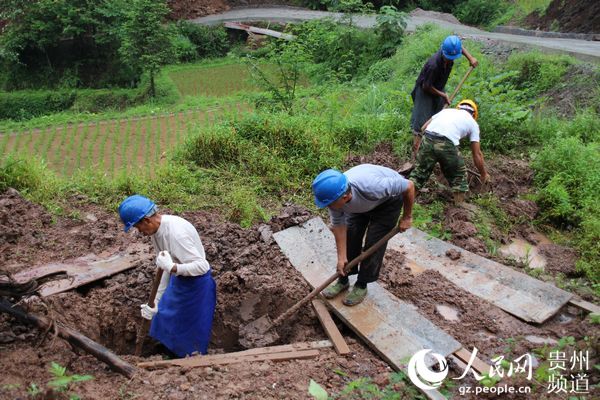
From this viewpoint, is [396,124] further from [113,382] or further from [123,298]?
[113,382]

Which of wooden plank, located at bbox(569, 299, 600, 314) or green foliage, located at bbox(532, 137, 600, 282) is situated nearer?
wooden plank, located at bbox(569, 299, 600, 314)

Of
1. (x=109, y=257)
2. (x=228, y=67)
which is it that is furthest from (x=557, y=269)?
(x=228, y=67)

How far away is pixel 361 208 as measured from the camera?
12.2 feet

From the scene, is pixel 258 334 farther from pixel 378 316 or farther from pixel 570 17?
pixel 570 17

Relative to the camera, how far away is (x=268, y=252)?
4926 mm

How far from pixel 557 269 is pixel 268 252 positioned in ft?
9.73

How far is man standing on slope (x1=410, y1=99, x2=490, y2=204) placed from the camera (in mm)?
5301

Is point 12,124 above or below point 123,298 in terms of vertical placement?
below

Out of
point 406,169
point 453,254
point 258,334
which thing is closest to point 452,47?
point 406,169

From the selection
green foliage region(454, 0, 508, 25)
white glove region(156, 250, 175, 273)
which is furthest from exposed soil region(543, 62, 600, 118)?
green foliage region(454, 0, 508, 25)

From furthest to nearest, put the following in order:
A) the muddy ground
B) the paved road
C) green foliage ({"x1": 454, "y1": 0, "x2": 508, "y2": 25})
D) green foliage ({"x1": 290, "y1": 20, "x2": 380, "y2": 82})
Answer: green foliage ({"x1": 454, "y1": 0, "x2": 508, "y2": 25}) → green foliage ({"x1": 290, "y1": 20, "x2": 380, "y2": 82}) → the paved road → the muddy ground

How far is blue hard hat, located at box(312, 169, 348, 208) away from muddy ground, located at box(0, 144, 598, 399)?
4.17 feet

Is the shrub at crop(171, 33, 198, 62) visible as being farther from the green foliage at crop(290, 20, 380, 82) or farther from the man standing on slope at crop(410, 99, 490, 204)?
the man standing on slope at crop(410, 99, 490, 204)

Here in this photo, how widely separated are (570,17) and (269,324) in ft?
47.5
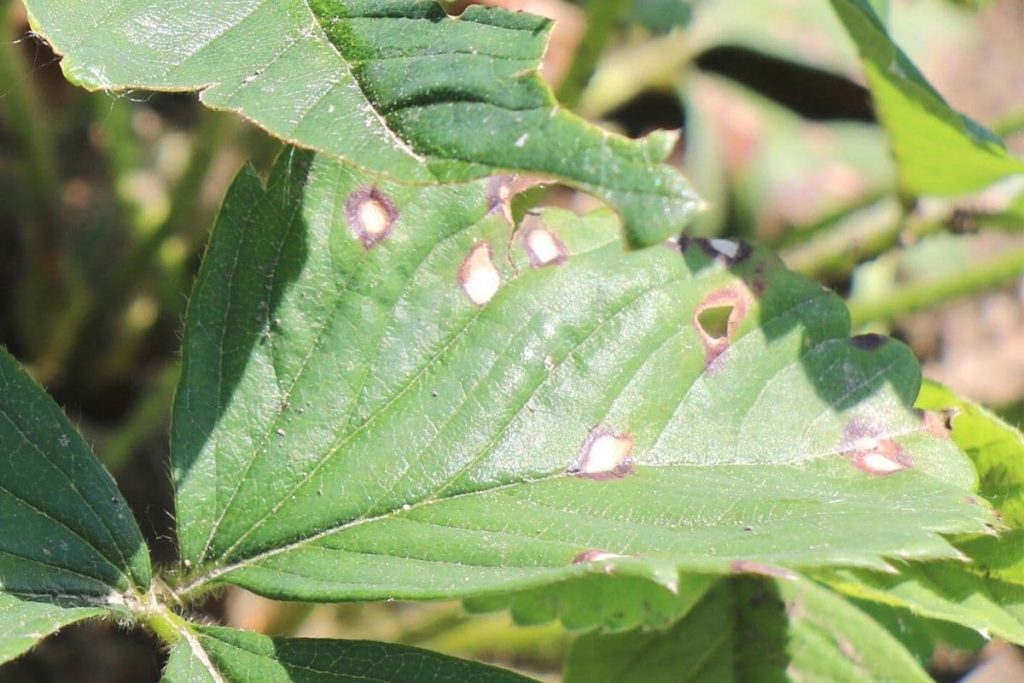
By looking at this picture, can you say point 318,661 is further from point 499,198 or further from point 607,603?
point 499,198

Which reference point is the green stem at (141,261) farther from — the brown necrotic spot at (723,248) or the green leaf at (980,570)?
the green leaf at (980,570)

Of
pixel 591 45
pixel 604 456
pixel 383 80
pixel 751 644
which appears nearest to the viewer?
pixel 383 80

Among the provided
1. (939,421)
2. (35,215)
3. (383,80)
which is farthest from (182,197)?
(939,421)

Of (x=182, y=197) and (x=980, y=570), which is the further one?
(x=182, y=197)

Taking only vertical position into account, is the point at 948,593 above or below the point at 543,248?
below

#### [WHAT TO PRODUCE]
Reproduce the entries above without change, omitting all pictures.

#### [SOLUTION]
From this viewpoint, is [396,124] further from [113,382] or further from [123,298]?
[113,382]

Which of wooden plank, located at bbox(569, 299, 600, 314) or green foliage, located at bbox(532, 137, 600, 282) is situated nearer?
wooden plank, located at bbox(569, 299, 600, 314)

Of
1. (x=109, y=257)
2. (x=228, y=67)
which is it that is furthest from (x=557, y=269)?
(x=228, y=67)

How far away is pixel 361 208 as measured from the camera?
12.2 feet

From the scene, is pixel 258 334 farther from pixel 378 316 or farther from pixel 570 17?
pixel 570 17

Relative to the camera, how far away is (x=268, y=252)?
4926 mm

How far from pixel 557 269 is pixel 268 252 positioned in ft?
9.73

How far is man standing on slope (x1=410, y1=99, x2=490, y2=204) placed from the camera (in mm)?
5301

Is point 12,124 above or below point 123,298 in terms of vertical placement?
below

Out of
point 406,169
point 453,254
point 258,334
which thing is closest to point 452,47?
point 406,169

From the selection
green foliage region(454, 0, 508, 25)
white glove region(156, 250, 175, 273)
which is furthest from exposed soil region(543, 62, 600, 118)?
green foliage region(454, 0, 508, 25)

From furthest to nearest, put the following in order:
A) the muddy ground
B) the paved road
C) green foliage ({"x1": 454, "y1": 0, "x2": 508, "y2": 25})
D) green foliage ({"x1": 290, "y1": 20, "x2": 380, "y2": 82})
Answer: green foliage ({"x1": 454, "y1": 0, "x2": 508, "y2": 25}) → green foliage ({"x1": 290, "y1": 20, "x2": 380, "y2": 82}) → the paved road → the muddy ground

How far is blue hard hat, located at box(312, 169, 348, 208) away from muddy ground, located at box(0, 144, 598, 399)?
4.17 feet

Is the shrub at crop(171, 33, 198, 62) visible as being farther from the green foliage at crop(290, 20, 380, 82) or farther from the man standing on slope at crop(410, 99, 490, 204)?
the man standing on slope at crop(410, 99, 490, 204)

Here in this photo, how widely separated are (570,17) and (269,324) in ft?
47.5
By looking at this picture, can you say point 318,661 is further from point 499,198 or further from point 607,603?
point 499,198

Which reference point is the green stem at (141,261) farther from — the brown necrotic spot at (723,248) or the green leaf at (980,570)?
the green leaf at (980,570)

Of
pixel 591 45
pixel 604 456
pixel 383 80
pixel 751 644
which appears nearest to the viewer?
pixel 383 80

Among the provided
1. (939,421)
2. (35,215)
3. (383,80)
which is farthest from (182,197)?
(939,421)

Of (x=182, y=197) and (x=980, y=570), which is the further one?
(x=182, y=197)

Taking only vertical position into account, is the point at 948,593 above or below the point at 543,248?
below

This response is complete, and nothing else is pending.